Pendant que Cannes fête le cinéma, la fréquentation des salles ne remonte pas

par LeHuffPost

CINÉMA - À Cannes, il n’y a pas que le célèbre Palais et son fameux Grand théâtre Lumière qui vit au rythme du festival à la mi-mai. Des “petits cinémas” sont occupés par le marché du film, où les professionnels du monde entier viennent visionner des œuvres avant d’en acquérir les droits.

Parmi eux, “Les Arcades” et “L’Olympia”. Deux cinémas situés à quelques centaines de mètres seulement du Palais des Festivals et qui accueillent pendant 12 jours des centaines de séances. “On a jamais eu autant de monde même avant le Covid”, se réjouit Cédric Pérez, 26 ans, et gérant par intérim de l’Olympia depuis décembre 2021. Son cinéma, qui compte neuf salles, accueille au total plus de 350 séances. Un rythme frénétique, bien loin de la fréquentation habituelle, comme il l’explique dans notre vidéo en tête d’article.

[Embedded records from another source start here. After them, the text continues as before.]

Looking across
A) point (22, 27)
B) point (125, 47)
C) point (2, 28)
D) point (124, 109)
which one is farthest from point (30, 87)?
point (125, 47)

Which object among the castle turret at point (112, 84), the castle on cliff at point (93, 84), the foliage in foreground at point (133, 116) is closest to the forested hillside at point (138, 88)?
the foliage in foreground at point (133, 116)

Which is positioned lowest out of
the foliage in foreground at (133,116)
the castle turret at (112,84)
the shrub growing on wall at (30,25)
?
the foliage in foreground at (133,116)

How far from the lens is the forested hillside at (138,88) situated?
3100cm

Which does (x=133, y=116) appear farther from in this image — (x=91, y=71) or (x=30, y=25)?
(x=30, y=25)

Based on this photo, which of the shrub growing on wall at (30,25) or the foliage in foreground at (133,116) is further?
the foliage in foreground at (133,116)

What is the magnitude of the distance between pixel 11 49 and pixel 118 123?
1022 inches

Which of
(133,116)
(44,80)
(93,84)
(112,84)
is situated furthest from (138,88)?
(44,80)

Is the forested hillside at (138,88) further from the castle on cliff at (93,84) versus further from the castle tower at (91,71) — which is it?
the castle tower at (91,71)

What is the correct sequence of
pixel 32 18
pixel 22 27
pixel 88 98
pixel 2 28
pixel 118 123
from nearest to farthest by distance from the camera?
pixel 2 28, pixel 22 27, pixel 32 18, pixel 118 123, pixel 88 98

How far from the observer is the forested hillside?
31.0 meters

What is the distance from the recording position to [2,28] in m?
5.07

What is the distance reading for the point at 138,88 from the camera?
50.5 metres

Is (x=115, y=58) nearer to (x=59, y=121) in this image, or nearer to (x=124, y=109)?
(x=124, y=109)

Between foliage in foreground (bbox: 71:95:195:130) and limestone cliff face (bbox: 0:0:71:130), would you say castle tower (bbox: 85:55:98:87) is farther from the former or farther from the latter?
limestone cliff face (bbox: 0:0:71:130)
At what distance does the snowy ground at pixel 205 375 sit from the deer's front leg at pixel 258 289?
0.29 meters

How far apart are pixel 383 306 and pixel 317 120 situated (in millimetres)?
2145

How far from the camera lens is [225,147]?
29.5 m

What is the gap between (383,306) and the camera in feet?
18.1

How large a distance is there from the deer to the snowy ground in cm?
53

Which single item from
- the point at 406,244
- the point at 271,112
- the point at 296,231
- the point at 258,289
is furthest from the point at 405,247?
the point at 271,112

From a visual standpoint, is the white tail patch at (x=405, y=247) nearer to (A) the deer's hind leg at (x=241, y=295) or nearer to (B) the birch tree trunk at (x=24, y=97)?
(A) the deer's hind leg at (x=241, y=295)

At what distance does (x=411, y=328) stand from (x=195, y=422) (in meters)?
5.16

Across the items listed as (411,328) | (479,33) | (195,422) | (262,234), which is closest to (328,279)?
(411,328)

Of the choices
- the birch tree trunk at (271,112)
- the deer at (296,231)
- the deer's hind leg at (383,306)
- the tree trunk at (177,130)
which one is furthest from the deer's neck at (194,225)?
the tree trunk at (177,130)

Le coup d’arrêt avec la pandémie

À Cannes, comme dans les autres salles en France, on peine à retrouver des niveaux de fréquentation d’avant pandémie. Près d’un Français sur deux (48%) confie être retourné moins souvent au cinéma depuis la réouverture des salles, selon une étude du CNC dévoilée ce lundi 23 mai.

Parmi les causes évoquées par cette étude, la perte d’habitude des Français après de longs mois de fermeture, notamment pour un public plus âgé. Le prix des billets est aussi évoqué par le public, à l’heure ou une place de cinéma coûte bien souvent l’équivalent d’un mois d’abonnement à une plateforme comme Netflix ou Disney+. D’ailleurs, la “préférence à regarder un film sur un autre support”, est l’une des autres raisons majeures qui pousse les spectateurs à bouder les salles obscures.

Laetitia Mazeran est bien consciente de cette “chance” de bénéficier du public du Festival. Celle qui gère le cinéma “Les Arcades” depuis 12 ans confie elle aussi qu’en-dehors de ces deux semaines, la fréquentation est en baisse dans son établissement. “On trouve des solutions et nous arrivons à équilibrer avec une forte augmentation du public scolaire”, assure-t-elle, précisant que 2000 à 3000 élèves supplémentaires venaient chaque mois désormais dans ses trois salles.